In an interview, Lidberg said that Duel was meant to emulate Steve Jackson's out-of-print game The Fantasy Trip (TFT), designed while Jackson was at Metagaming; TFT itself was based on two of Jackson's earlier Metagaming MicroGames of tactical individual combat, Melee and Wizard.

==Gameplay==
Duel uses only 5-sided dice and 10-sided dice to generate random results.

===Character generation===
Character have three abilities, Body, Agility, and Mind, that are each generated with a random roll of a 10-sided die. As the character progresses, abilities also increase. The scale is open-ended — there is no limit to each ability. Hit points, number of skills and skill level are generated from the ability scores.

Although the number and level of skills are dependednt on the basic ability scores, the actual skills themselves are not; they are purchased from a list using a point-buy system. Rules are provided for inventing skills that are not listed in the rulebook.

===Magic===
Magic is divided in five into five "Aspects":
- Fortification: The wizard can increase their own abilities.
- Alteration: The wizard can increase or decrease someone else's abilities.
- Vigor: The wizard can raise or lower the hit points of anyone, including themselves.
- Journey: The wizard can modify a movement rate.
- Enhancement: The wizard can affect the primary statistics of an object.
The amount by which a wizard can affect any of the above is defined by the wizard's Mind ability, and how many character generation points the player spent on the relevant magical Aspect during character generation.

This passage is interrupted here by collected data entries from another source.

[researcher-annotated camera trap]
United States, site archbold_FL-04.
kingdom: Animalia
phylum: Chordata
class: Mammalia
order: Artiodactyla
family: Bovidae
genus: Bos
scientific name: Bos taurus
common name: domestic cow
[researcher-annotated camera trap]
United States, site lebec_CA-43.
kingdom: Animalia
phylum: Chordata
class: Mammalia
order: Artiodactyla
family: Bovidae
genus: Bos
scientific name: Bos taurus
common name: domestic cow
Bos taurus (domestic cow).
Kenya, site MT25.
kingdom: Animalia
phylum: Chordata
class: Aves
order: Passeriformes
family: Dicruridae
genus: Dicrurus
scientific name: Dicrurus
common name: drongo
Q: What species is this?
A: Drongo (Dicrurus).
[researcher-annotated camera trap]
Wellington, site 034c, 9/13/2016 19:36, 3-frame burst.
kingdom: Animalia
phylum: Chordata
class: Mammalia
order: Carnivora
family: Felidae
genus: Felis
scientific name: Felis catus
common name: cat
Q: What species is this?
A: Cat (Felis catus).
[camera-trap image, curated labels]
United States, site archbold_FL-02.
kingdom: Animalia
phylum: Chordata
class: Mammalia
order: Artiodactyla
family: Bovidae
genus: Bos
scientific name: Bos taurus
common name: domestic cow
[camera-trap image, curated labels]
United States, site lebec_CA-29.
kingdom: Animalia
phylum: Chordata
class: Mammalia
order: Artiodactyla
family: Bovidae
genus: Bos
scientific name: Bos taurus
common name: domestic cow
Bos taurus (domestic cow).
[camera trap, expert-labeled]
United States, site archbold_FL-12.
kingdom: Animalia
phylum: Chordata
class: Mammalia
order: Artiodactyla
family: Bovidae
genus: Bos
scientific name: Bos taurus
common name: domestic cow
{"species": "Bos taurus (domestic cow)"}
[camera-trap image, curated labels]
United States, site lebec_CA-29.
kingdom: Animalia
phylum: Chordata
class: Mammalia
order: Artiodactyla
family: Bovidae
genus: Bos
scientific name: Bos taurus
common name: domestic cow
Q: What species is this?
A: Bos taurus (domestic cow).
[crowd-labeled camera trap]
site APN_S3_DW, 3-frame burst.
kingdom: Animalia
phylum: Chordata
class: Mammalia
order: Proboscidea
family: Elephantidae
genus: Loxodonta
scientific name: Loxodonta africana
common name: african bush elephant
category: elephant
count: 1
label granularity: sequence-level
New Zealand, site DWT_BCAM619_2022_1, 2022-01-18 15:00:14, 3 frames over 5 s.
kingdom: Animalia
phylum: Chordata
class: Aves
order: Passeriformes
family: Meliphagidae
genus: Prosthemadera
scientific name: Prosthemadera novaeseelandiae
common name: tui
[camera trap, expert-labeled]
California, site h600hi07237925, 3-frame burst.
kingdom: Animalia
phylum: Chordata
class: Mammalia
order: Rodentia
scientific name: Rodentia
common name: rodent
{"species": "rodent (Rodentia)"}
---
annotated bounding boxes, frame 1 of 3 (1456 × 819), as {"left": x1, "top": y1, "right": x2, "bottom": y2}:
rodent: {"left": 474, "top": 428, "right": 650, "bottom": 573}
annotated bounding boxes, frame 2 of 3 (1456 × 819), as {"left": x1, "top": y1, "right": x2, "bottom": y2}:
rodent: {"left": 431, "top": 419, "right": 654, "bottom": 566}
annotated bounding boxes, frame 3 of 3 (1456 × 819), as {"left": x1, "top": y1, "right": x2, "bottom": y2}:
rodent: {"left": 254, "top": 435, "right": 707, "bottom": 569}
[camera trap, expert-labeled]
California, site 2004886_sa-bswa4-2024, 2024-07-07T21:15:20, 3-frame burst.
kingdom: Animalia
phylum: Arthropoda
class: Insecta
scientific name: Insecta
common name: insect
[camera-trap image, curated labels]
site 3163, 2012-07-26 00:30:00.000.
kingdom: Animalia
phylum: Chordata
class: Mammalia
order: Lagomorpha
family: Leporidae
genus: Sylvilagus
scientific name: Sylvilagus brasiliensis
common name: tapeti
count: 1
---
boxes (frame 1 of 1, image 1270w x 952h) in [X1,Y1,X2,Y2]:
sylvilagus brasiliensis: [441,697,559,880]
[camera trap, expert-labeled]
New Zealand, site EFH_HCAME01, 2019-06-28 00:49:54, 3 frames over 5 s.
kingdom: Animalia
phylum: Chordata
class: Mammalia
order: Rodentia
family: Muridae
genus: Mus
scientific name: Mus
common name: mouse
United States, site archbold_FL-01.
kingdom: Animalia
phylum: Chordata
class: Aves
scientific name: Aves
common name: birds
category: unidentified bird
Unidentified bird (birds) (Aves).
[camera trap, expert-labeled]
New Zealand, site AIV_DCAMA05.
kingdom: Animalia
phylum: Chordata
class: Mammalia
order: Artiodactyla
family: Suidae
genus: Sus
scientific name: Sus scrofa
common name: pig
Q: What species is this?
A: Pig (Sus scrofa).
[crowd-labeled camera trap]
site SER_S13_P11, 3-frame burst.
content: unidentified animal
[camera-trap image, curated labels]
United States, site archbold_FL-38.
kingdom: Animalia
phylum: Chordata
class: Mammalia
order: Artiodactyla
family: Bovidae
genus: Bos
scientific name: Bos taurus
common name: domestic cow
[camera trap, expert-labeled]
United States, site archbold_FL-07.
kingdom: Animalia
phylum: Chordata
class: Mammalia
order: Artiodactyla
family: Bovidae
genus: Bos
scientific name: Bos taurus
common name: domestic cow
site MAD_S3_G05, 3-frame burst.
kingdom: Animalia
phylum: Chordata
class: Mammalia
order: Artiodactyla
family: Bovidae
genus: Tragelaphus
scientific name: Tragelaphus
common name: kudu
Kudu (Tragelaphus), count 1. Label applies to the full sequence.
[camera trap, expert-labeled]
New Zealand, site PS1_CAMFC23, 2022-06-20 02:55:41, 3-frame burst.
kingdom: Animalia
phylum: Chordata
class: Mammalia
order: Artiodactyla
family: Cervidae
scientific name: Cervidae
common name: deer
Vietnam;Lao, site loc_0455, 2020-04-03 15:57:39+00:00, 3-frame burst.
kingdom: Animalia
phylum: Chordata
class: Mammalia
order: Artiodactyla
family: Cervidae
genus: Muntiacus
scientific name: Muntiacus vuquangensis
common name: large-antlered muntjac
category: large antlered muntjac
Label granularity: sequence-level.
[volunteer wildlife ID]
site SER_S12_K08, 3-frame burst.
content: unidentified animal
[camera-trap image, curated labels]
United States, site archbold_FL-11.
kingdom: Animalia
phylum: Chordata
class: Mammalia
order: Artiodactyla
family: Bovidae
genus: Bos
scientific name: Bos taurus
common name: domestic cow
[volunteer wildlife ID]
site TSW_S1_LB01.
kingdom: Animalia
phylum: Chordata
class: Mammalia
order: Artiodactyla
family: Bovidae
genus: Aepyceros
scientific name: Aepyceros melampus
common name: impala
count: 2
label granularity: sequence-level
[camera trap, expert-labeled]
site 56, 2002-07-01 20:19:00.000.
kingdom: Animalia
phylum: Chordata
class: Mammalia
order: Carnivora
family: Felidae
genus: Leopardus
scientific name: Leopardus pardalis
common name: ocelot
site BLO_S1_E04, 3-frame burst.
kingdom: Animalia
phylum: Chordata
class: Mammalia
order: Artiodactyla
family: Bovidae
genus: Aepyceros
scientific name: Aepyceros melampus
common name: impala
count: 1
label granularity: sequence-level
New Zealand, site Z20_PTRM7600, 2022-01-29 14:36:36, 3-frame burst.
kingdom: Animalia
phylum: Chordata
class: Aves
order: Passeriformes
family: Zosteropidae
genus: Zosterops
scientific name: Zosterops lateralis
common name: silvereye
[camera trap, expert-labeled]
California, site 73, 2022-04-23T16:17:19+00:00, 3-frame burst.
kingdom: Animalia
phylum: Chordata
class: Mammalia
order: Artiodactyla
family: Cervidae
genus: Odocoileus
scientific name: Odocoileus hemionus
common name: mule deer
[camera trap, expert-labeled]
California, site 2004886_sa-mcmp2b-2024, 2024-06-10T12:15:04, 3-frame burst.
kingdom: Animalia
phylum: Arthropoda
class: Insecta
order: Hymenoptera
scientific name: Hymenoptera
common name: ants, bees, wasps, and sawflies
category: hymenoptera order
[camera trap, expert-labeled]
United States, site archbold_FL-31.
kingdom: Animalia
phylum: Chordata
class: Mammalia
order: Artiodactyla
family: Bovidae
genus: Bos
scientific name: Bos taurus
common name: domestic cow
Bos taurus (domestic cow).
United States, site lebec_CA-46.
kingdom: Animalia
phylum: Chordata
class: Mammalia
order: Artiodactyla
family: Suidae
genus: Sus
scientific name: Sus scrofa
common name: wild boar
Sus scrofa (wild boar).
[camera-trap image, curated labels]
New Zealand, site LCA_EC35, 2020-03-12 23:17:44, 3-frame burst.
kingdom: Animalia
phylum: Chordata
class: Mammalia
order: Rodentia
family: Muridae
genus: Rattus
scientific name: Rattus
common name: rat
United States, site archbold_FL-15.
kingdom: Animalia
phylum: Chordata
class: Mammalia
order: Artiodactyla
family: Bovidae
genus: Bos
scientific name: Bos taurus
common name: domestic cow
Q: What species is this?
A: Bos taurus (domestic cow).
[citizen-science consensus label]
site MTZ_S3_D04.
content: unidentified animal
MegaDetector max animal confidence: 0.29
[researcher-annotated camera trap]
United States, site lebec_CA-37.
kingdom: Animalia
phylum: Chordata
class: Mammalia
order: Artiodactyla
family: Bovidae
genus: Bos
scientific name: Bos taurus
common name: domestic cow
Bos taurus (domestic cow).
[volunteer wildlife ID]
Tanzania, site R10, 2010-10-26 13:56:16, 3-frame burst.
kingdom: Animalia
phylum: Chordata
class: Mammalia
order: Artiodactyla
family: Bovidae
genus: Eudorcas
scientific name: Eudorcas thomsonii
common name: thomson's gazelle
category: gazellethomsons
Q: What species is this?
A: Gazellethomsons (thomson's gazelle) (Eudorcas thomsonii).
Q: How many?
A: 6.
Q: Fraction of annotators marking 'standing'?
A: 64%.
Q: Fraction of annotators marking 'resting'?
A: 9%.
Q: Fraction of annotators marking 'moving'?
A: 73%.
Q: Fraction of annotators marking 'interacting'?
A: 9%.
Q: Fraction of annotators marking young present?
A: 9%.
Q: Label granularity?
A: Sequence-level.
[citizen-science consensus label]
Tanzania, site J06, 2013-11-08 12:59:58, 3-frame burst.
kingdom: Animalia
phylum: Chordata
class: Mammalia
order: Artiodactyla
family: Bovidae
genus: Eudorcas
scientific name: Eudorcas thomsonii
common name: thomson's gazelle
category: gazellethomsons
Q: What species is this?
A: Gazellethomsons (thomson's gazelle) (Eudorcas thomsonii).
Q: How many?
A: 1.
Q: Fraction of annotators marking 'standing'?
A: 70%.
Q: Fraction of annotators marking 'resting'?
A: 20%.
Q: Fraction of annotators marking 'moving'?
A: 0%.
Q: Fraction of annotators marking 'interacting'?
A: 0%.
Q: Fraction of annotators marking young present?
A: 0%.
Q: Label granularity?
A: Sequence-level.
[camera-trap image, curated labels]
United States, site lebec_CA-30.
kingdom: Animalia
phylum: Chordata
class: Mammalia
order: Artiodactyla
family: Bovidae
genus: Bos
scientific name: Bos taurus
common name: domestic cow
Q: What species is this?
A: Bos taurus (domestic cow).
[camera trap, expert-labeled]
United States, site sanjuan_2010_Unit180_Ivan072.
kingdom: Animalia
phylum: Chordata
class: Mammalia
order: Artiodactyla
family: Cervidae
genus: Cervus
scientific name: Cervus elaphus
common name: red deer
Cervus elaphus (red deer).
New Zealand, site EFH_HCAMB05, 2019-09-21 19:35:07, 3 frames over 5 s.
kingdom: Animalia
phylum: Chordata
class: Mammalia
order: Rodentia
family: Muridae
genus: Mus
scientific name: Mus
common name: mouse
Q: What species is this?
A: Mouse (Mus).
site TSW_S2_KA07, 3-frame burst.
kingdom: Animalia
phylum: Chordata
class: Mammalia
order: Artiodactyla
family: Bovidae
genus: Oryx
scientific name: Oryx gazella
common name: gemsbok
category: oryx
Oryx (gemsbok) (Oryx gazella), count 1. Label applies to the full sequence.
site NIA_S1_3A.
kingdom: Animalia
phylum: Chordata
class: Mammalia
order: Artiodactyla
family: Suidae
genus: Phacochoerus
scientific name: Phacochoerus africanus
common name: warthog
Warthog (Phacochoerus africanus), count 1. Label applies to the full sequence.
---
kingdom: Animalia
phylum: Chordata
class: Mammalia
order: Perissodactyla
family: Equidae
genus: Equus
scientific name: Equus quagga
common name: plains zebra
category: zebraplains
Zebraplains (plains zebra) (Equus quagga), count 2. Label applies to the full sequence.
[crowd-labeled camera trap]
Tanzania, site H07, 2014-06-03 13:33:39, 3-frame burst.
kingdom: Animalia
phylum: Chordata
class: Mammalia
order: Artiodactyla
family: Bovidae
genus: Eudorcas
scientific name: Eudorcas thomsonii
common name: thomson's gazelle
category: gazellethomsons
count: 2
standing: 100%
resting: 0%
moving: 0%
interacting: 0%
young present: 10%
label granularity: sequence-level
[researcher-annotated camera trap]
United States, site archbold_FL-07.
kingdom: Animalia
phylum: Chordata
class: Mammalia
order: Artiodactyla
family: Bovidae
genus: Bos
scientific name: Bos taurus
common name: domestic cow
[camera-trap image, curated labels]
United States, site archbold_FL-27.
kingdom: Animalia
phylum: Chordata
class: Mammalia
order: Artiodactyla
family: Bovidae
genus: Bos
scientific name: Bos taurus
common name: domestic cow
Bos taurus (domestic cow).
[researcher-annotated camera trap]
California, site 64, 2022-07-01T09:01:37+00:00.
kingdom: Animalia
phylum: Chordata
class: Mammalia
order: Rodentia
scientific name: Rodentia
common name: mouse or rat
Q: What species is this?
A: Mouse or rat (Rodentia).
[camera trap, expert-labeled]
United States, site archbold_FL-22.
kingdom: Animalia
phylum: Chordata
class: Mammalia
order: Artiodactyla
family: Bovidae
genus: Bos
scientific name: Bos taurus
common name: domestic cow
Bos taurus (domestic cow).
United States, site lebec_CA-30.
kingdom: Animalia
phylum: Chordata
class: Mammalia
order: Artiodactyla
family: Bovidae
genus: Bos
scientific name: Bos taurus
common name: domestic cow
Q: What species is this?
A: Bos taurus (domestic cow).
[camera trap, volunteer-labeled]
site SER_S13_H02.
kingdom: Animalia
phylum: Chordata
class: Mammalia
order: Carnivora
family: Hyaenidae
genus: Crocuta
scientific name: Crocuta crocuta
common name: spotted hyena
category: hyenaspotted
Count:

Although examples of spells are given in the rules, it is up to each player to invent spells by using the Aspects. For instance, to make a magic shield, the wizard could use the Enhancement Aspect to increase the Body score of the air in front of the wizard.

===Equipment===
The rules provide the costs and game statistics for a variety of weapons. Although the game is medieval fantasy, firearms are listed in order to give the gamemaster the ability to move the game into a different era and genre.

==Expansion game==
In 1992, Nightshift Games published an expanded version called Mega-Duel.

The adventure Secret Liason was published in 1993.

==Reception==
Tony Lee reviewed DUEL in White Wolf #34 (Jan./Feb., 1993), rating it a 4 out of 5 and stated that "DUEL is balanced, creative, easy to absorb (all 36 pages of it), and highly recommended. It's every bit what the designers envisioned it to be: a simple yet very playable universal system. That (and the promised Worldbooks support) makes DUEL a terrific, inexpensive alternative to GURPS and other generic systems."

In the May 1993 edition of Dragon (Issue #193), Lester W. Smith called this book "a good-looking product". Smith was also "favorably impressed" by the unusual magic system, although he wondered if players would really use their imaginations to think up new spells. He praised the simple combat system as "presented very clearly and intuitively satisfying." However, Smith pointed out that since the weapons "are relatively bloodless", combat generally takes a long time. Smith summarized the game as "an engagingly written product with a number of creative but sensible innovations", but he did have reservations about the open-ended nature of the ability scores, pointing out that "characters can progress fairly rapidly to the point where they can easily pass pretty much any skill roll." Smith concluded that consumers should perhaps take a wait-and-see approach, saying, "I think the game is a good design that needs a bit more development and playtesting."